Is not this a hub-and-spoke configuration?
The so-called “control plane” is hub and spoke, but that doesn’t matter because it carries virtually no traffic. It just exchanges a few tiny encryption keys and sets policies. The data plane is a mesh.
- Nodes generates a random public/private keypair for itself, and associates the public key with its identity.
- Nodes contact the coordination server and leave their public key and a note about where that node can currently be found
- The node downloads a list of public keys and addresses in its domain
- Node configures its WireGuard instance with the appropriate set of public keys.
A word on security The Private key never, ever leaves its node. This is important because the private key is the only thing that could potentially be used to impersonate that node when negotiating a WireGuard session. As a result, only that node can encrypt packets addressed from itself, or decrypt packets addressed to itself.
Validating Node integrity
How does the coordination server know which public keys should be sent to which nodes?
Many ways to make the authentication decision: 1. username+password system, also known as PSK (pre-shared keys). Has support for 2FA. 2. System administrator could also set up your machine with a “machine certificate” — a key that belongs permanently (or semi-permanently) to the device rather than to the user account. It could use this to ensure that, even with the right username and password, an untrusted device can never publish new keys to the coordination server. 3. Outsourcing authentication to OAuth2, OIDC (OpenID Connect), or SAML provider.
Tackling NATs and Firewalls
The most common configuration allows all “outbound” connections and blocks all “inbound” connections.

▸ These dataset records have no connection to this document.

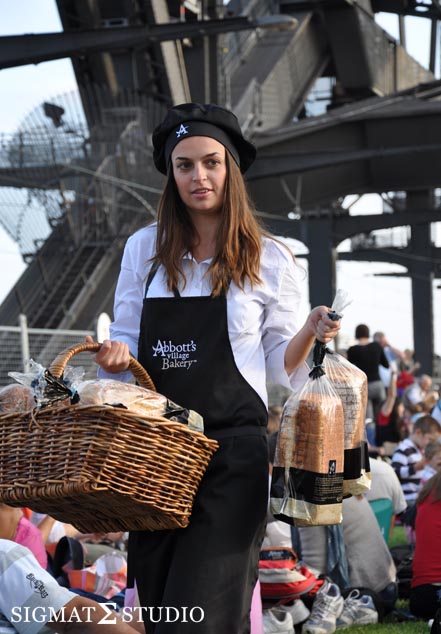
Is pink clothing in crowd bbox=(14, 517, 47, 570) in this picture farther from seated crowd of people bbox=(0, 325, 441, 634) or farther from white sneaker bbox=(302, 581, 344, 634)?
white sneaker bbox=(302, 581, 344, 634)

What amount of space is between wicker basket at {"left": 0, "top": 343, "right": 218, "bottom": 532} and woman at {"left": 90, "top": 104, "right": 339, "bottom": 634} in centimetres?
17

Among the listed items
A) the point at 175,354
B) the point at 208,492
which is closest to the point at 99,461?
the point at 208,492

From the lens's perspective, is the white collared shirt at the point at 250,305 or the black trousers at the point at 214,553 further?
the white collared shirt at the point at 250,305

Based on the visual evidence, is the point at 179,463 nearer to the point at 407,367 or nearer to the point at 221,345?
the point at 221,345

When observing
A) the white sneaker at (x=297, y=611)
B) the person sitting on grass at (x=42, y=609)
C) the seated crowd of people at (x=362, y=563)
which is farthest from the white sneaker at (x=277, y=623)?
the person sitting on grass at (x=42, y=609)

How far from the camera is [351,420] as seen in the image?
12.1ft

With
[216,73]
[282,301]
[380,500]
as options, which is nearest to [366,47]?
[216,73]

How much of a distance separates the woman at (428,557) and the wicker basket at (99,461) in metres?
4.70

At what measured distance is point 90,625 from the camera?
12.8ft

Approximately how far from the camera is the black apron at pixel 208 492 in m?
3.35

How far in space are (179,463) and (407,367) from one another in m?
25.4

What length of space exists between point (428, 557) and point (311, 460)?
4.52 meters

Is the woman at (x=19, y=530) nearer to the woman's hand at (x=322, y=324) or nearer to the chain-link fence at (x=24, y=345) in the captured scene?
the woman's hand at (x=322, y=324)

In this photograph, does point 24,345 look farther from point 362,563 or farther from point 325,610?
point 325,610
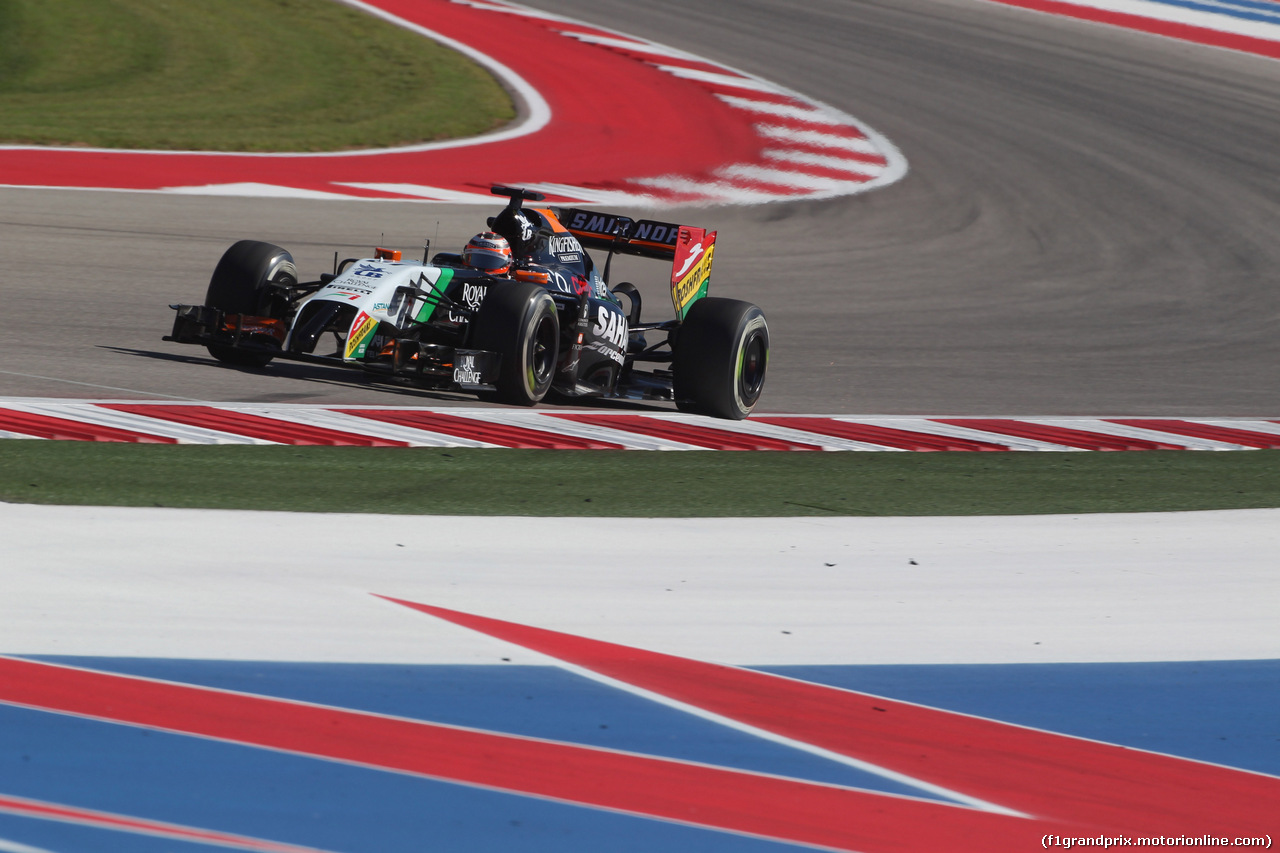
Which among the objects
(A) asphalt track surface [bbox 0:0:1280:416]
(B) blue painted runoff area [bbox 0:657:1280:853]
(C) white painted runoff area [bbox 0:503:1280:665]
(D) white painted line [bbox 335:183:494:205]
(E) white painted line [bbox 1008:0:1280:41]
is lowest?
(D) white painted line [bbox 335:183:494:205]

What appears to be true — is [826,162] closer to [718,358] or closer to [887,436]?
[718,358]

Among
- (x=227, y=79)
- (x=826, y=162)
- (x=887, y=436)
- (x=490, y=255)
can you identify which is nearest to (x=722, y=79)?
(x=826, y=162)

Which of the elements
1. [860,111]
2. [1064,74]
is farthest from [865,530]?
[1064,74]

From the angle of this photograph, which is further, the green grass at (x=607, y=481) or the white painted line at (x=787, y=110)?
the white painted line at (x=787, y=110)

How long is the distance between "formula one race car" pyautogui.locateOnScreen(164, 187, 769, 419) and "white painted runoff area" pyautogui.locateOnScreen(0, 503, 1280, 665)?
252 centimetres

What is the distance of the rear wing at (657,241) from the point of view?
31.9 feet

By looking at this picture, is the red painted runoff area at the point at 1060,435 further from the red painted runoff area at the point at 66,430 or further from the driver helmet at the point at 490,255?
the red painted runoff area at the point at 66,430

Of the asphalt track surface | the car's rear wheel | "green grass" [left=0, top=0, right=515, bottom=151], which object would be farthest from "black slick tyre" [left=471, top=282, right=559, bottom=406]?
"green grass" [left=0, top=0, right=515, bottom=151]

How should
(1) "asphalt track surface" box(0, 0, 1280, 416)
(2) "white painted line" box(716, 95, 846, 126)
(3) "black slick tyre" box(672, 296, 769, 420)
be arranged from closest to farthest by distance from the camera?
(3) "black slick tyre" box(672, 296, 769, 420), (1) "asphalt track surface" box(0, 0, 1280, 416), (2) "white painted line" box(716, 95, 846, 126)

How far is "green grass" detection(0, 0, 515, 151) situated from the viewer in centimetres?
1722

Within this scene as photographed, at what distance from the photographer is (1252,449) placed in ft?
29.9

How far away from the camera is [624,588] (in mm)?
5266

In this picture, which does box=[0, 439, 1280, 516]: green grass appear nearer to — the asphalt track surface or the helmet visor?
the asphalt track surface

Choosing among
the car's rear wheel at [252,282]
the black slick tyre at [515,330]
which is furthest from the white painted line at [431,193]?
the black slick tyre at [515,330]
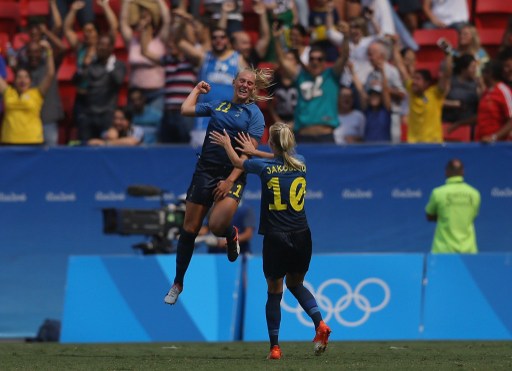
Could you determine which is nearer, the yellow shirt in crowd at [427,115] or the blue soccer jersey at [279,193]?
the blue soccer jersey at [279,193]

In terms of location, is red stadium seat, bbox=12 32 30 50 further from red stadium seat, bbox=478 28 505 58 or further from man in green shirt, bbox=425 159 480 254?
man in green shirt, bbox=425 159 480 254

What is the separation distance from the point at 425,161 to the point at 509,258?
2103 mm

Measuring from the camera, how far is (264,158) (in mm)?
11758

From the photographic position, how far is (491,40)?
20141 millimetres

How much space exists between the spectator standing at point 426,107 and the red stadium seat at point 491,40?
7.25 feet

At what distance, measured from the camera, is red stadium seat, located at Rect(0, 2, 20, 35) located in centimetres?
2194

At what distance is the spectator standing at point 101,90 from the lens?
62.6 feet

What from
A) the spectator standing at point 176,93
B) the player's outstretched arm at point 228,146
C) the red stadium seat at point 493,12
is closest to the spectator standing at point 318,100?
the spectator standing at point 176,93

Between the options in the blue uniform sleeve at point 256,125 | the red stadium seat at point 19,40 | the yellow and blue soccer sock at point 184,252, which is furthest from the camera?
the red stadium seat at point 19,40

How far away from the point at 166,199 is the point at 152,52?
8.53ft

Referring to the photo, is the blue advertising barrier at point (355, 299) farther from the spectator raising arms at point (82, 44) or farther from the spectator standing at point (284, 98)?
the spectator raising arms at point (82, 44)

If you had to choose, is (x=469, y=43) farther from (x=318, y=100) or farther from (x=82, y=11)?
(x=82, y=11)

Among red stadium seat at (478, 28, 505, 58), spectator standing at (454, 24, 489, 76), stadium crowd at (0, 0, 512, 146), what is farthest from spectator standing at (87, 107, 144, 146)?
red stadium seat at (478, 28, 505, 58)

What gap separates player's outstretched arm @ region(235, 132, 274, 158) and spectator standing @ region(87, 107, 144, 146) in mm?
6337
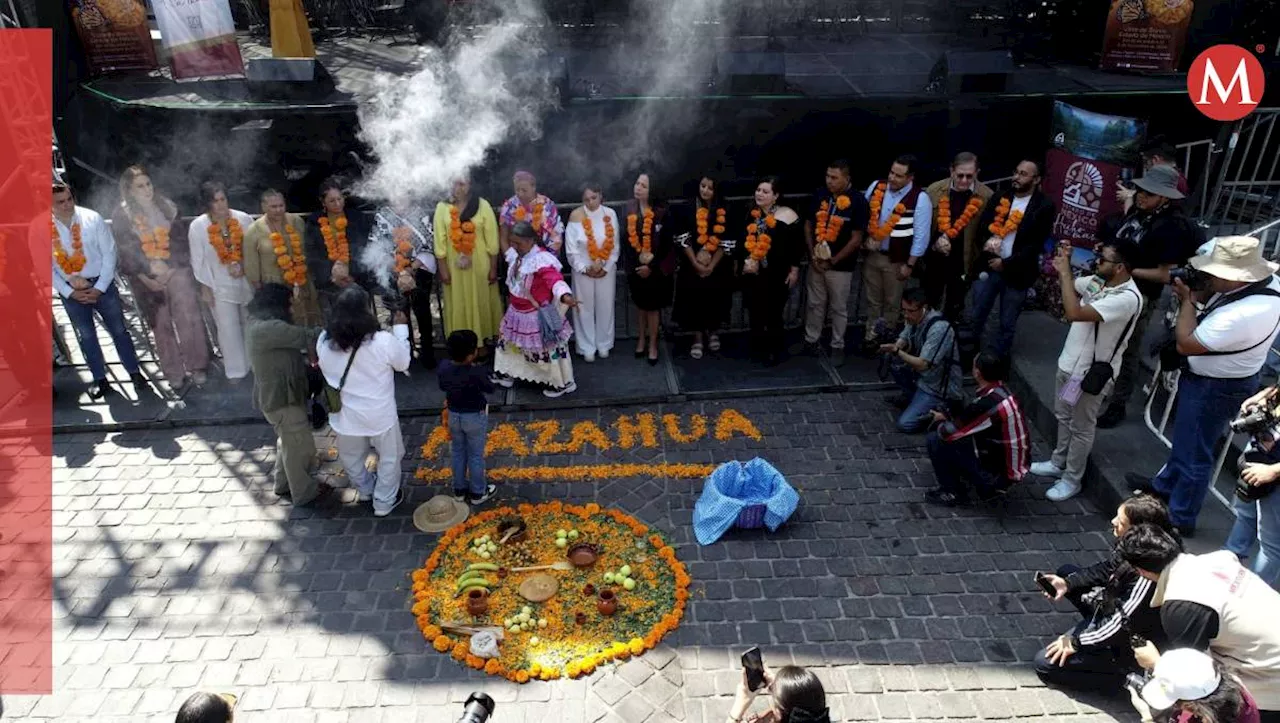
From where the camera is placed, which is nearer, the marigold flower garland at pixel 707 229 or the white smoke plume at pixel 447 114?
the marigold flower garland at pixel 707 229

Every connection ends up being bidirectional; it’s all individual packets flying back and forth. How does the firewall know what’s inbound and what’s outbound?
Stateful firewalls remember what packets they’ve seen in the past and can use that knowledge when deciding what to do with new packets that show up. Client to Client communication The trick is to carefully read the rule we established for our stateful firewalls. For UDP, the rule is: packets must flow out before packets can flow back in.
To traverse these multiple stateful firewalls, we need to share some information to get underway: the peers have to know in advance the
ip:port their counterpart is using. Uses a coordination server to keep the
ip:port information synchronized in a flexible, secure manner. After connection is established, exchange packages.
Stateful firewalls have limited memory, clients periodically communicate to keep connections alive. If no packets are seen for a while (a common value for UDP is 30 seconds), the firewall forgets about the session, and we have to start over. To avoid this, we use a timer and must either send packets regularly to reset the timers, or have some out-of-band way of restarting the connection on demand.
Navigating a NATty network
NATs think of NAT (Network Address Translator) devices as stateful firewalls with one more really annoying feature: in addition to all the stateful firewalling stuff, they also alter packets as they go through.